Ideas In : Ideas Out

What do we need to have to be remembered?


Can we summarise ten textbooks, put them in a well-spaced article and become an “expert”?


Or can we read just one book and gather an insight that is all our own?


The first, though it’s now a ‘hack’ to being perceived as an “expert”, it’s hugely boring. It’s rewriting and taking something from the past and putting it somewhere where it shouldn’t belong – the present.


The second is new and innovative; making changes to what is already established, it takes something from the past and makes it into something new; worthy to have in the present. It reinterprets the past.


Insight like this has real value because only you can give it.


It’s linking separate, sometimes disparate ideas and putting them into a conclusive event that makes sense to others.


You could be speaking to someone who you perceive to be far out of your stride but if you have an insight that merges an interest of yours with theirs, your conversation transcends status into genuine interest.


You could be a long time piano player but a newly turned painter and offer an insight learnt from the world of piano, apply into the world of art and find that other, more experienced painters think of it as a new, interesting, or valuable angle never seen before.


Debra Hurd, Keys, 2016


We all have this potential for insightful discussion yet the problem is we don’t necessarily engage or trust our curiosities to get us to that stage…


To have an insight we need to go deeper. Hovering on the outskirts and picking the low hanging fruit simply won’t get us there.


Once we start going deeper, chasing the rabbit down the rabbit hole, we build up a repertoire of ideas. The difficulty is avoiding vague summation and having something creatively new. That’s why it’s often far better to intake varied influence to get our brains associating more abstractly. Like how George Nelson likened Armin Hofmann’s design lessons to Bach’s rudimentary finger exercises; bringing to light that true masters see great beauty in emphasising fundamentals. Or the similarity between the later postmodern logic and the modern artist Marcel Duchamp to be quintessentially a postmodern-modern artist after the fact. These are all deeper insights that go beyond the surface fact that additionally evoke scrutiny and discourse.

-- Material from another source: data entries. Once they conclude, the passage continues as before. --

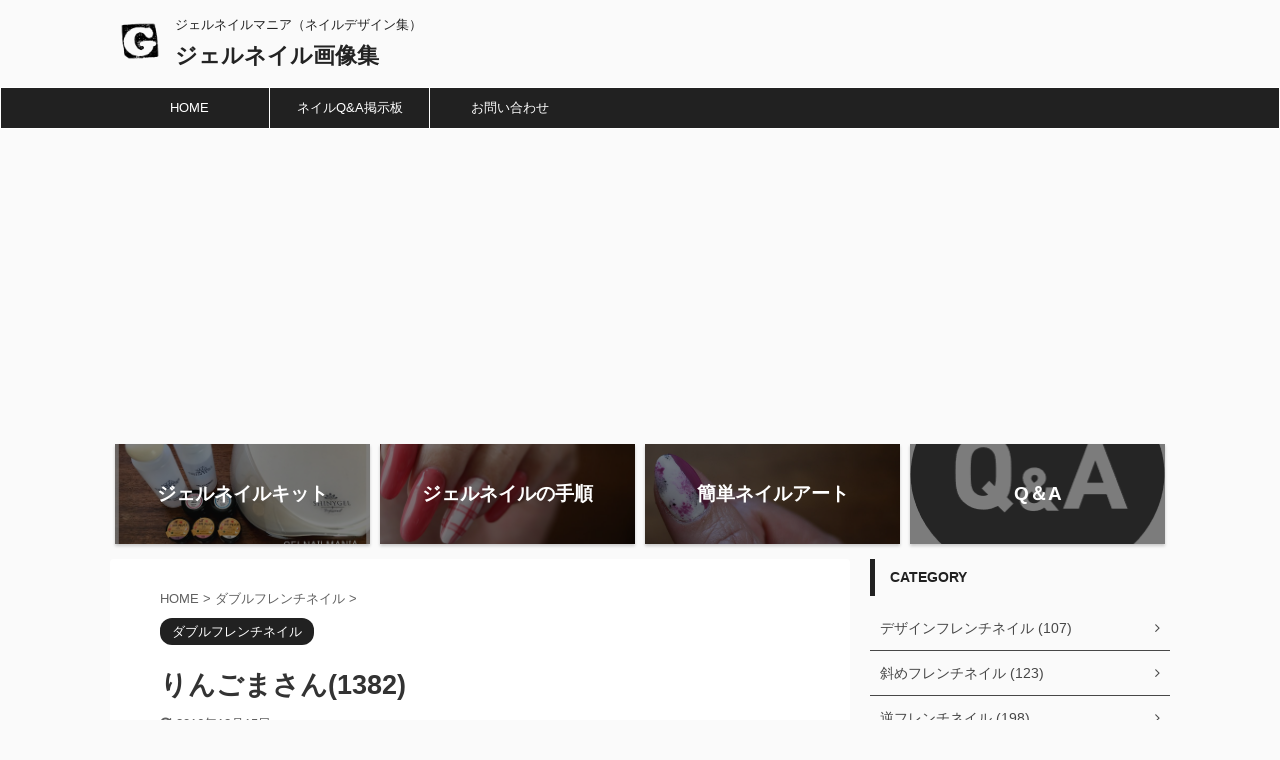

--- FILE ---
content_type: text/html; charset=utf-8
request_url: https://www.google.com/recaptcha/api2/aframe
body_size: 267
content:
<!DOCTYPE HTML><html><head><meta http-equiv="content-type" content="text/html; charset=UTF-8"></head><body><script nonce="lM22jAU1VIL7bShD9wywZg">/** Anti-fraud and anti-abuse applications only. See google.com/recaptcha */ try{var clients={'sodar':'https://pagead2.googlesyndication.com/pagead/sodar?'};window.addEventListener("message",function(a){try{if(a.source===window.parent){var b=JSON.parse(a.data);var c=clients[b['id']];if(c){var d=document.createElement('img');d.src=c+b['params']+'&rc='+(localStorage.getItem("rc::a")?sessionStorage.getItem("rc::b"):"");window.document.body.appendChild(d);sessionStorage.setItem("rc::e",parseInt(sessionStorage.getItem("rc::e")||0)+1);localStorage.setItem("rc::h",'1768734869998');}}}catch(b){}});window.parent.postMessage("_grecaptcha_ready", "*");}catch(b){}</script></body></html>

This action of intaking varied sources of information brings to mind one of the greatest creative minds in our history: Leonardo Da Vinci. LDV held a multitude of interests to the stage of mastery, so it was no coincidence that he was this creative, in fact, his upbringing suggested typical mediocrity, but it was his devotion to curiosity that brought about the leaps made during the Renaissance including invention, painting, sculpting, architecture, science, music, maths, engineering, literature, anatomy, geology, astronomy, botany, writing, history, and cartography.


One of the varied pages of Leonardo's Sketchbook. 
This time, curious about the dimensions of a horse…


Ideas In : Ideas Out


This then is the soft equation for insight: II:IO – Absorb the world’s ideas and leave room for your ideas to simply come about. We can’t create new things in a vacuum, we can’t create new things in an echo chamber, and we certainly can’t create new things if we don’t give ourselves the time or environment for them to manifest.


Because where you can read ten books and achieve an extensive knowledge about something you find interesting, achieving an insight that is uniquely yours is the real value we seek to find in the world. It pushes us forward. And that doesn’t necessarily come about from the mass loading of one specific subject but rather from a curious and playful mind across multiple.